[Dataset records]
__________

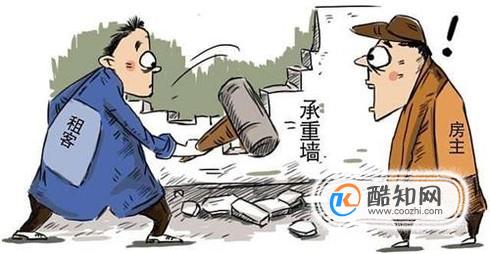 房屋租赁有哪些需要注意的事情？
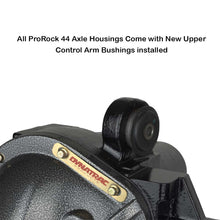 Load image into Gallery viewer, Dynatrac ProRock 44 Front Axle for Jeep JK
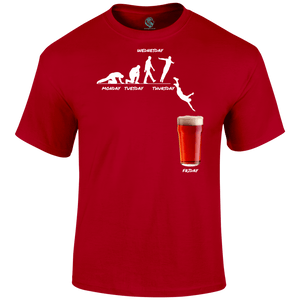 Funny T Shirt My Life
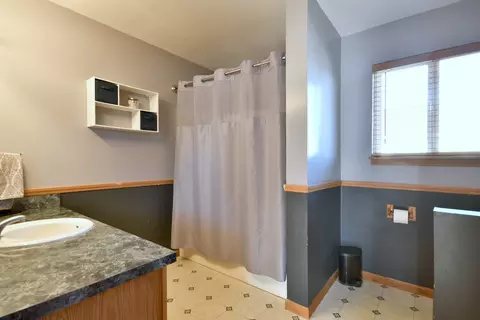 4306 Ashcott Ln, Plainfield, IL 60586 photo 22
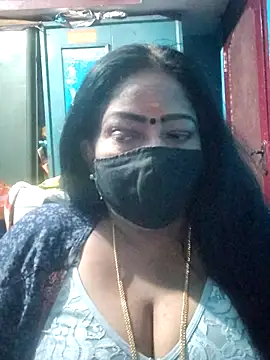 maniisha online show from July 3, 4:35 pm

__________

- Your instructions
Write out every row above word for word, omitting the pictures.

- Answer section
 房屋租赁有哪些需要注意的事情？
 Load image into Gallery viewer, Dynatrac ProRock 44 Front Axle for Jeep JK
 Funny T Shirt My Life
 4306 Ashcott Ln, Plainfield, IL 60586 photo 22
 maniisha online show from July 3, 4:35 pm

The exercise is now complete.